In social media influencer aesthetics, people’s environments—houses, furniture, consumer goods—are often new and clean. Influencer homes look very blandly nice. Sometimes people will then make big messes or break things as part of their bit. There’s a playful wastefulness. (Tip of the iceberg examples: here, here, or various episodes recorded here.) This strikes me as a form of conspicuous consumption; the underlying idea is to communicate an extended experience of youthful comfort and lack of responsibility. It’s the leisure to play. Make a mess in your kitchen! Someone else will clean it up. You can destroy a light fixture—just buy a new one and hire an electrician. Goods are replaceable, because in our market existence, goods are cheaply made and people worth paying attention to have the means to replace them.
(Of course, many of those who would call themselves influencers are not actually rich, but instead accumulate debt to produce an image of slick moderate affluence in the hopes of amassing an audience which would then be their ticket out of debt.)
I suspect that the above idea is connected to some of the pleasures people get out of making or watching unboxing videos. Novelty, antisepsis, consumption, and lack of concern for waste: these are anthropocene luxury values. Imagine ordering and wasting gallons of guacamole, as I once read hedge fund jokers did back in the day. I recall Michael Haneke citing the money-flushing sequence being the part of his film Seventh Continent that most disturbed audiences.
That all said, there are certain kinds of destruction and disregard that are emblematic of the status quo, and certain kinds that represent opposition to it.
In Themroc (Claude Faraldo, 1973), where grunts replace spoken language, the sense of breakdown is mirrored in the slow demolition of an apartment. Michel Piccoli’s destructive urges are tied to his libidinal force.
Around the same time, The Conversation (Francis Ford Coppola, 1974) famously pictured a justifiably paranoid protagonist tearing up his apartment.
These two examples both seem to me re-enactments of forms of refusal in modern dwelling; they are not for their habitats in some important way. Themroc is a worker; Hackman’s Harry Caul is a freelancer—both are dependent on the sale of their labor to live in structures shared with other people, yet not people they can trust. Walls restrict Themroc; they might harbor danger and sabotage for Caul.
In Mo’ Better Blues (Spike Lee, 1990), Wesley Snipes’ nice apartment is marked by the mildly Tiepolo-esque illusionistic wall painting of arches, columns, and clouds.
In the same film, Denzel Washington’s long recovery from a violent attack coincides with personal reclusiveness and, seemingly, a drive to disregard order and cleanliness in his own nice apartment. He just listens to jazz, unwinds tape, leaves newspaper and vinyl sleeves strewn across the floor.
In Exhibition (Joanna Hogg, 2013), the couple host a party to celebrate their impending move from their chic home, with a cake made to model the house. There’s nothing “oppositional” about these characters, but the film prompts us to think about, and feel, the forms of transaction that structure our life stories, and the kinds of exchange that animate our deepest experience.

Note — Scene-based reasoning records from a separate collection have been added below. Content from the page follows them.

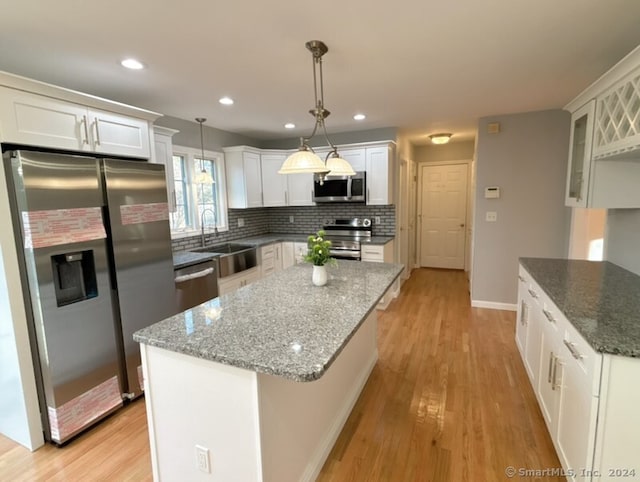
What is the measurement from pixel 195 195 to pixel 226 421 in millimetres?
3176

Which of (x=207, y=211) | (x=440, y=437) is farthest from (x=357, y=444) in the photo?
(x=207, y=211)

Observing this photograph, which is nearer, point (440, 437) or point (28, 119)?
point (28, 119)

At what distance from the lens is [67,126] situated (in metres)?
2.06

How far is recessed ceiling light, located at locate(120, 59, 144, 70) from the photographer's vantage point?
2.13m

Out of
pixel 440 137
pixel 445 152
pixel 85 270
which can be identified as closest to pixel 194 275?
pixel 85 270

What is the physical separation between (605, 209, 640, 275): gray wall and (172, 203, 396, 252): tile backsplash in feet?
7.99

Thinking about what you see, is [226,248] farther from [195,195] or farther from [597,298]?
[597,298]

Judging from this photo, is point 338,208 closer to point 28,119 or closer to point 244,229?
point 244,229

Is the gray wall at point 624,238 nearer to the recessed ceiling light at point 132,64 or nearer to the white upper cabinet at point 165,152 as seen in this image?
the recessed ceiling light at point 132,64

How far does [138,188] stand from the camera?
7.72ft

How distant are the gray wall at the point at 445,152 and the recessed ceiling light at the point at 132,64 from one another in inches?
201

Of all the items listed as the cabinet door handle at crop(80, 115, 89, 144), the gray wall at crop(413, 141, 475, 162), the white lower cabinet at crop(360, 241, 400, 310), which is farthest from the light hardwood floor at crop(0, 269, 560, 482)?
the gray wall at crop(413, 141, 475, 162)

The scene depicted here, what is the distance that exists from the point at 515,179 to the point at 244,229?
12.1 ft

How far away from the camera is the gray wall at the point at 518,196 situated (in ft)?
12.2
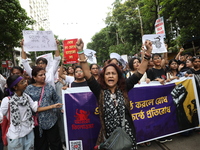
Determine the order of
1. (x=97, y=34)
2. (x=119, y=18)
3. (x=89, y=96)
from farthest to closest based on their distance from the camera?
(x=97, y=34) < (x=119, y=18) < (x=89, y=96)

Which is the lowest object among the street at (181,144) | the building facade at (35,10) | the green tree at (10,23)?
the street at (181,144)

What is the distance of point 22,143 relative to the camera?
8.16 feet

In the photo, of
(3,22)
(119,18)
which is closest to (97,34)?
(119,18)

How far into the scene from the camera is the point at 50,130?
2826 mm

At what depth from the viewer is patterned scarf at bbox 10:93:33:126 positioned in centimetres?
244

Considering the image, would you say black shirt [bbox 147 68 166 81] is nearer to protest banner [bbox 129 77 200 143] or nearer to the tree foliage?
protest banner [bbox 129 77 200 143]

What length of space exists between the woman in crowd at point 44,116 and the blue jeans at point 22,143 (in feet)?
0.65

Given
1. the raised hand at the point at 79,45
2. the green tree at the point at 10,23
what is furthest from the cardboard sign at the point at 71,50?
the raised hand at the point at 79,45

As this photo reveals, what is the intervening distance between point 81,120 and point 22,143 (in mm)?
1018

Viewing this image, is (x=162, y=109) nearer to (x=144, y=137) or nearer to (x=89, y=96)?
(x=144, y=137)

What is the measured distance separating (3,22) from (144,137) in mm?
10883

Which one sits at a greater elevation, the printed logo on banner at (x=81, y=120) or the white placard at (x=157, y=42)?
the white placard at (x=157, y=42)

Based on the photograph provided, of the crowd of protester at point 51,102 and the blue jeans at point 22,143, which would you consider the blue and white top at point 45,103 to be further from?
the blue jeans at point 22,143

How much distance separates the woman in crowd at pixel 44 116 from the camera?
277 cm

I haven’t tied this all together yet, but I am intrigued about the way we organize the audiovisual museum, how we in fact live in it, and how our homes (our structures of belonging) are virtual as well as physical. Compelled to kneel in the algorithmic great hall, under the banner of Content, we are learning to be more subservient the next steps of the world, just like factory workers learned to tell time and to separate work from leisure, or paid from unpaid labor. And yet we will also see signs of revolt.
A few portions of this installment were pulled from a draft of my li’l media theory manuscript, which I’ve not made as much progress on so far this year as I’d like. Other things have gotten in the way. But I’m still working on it.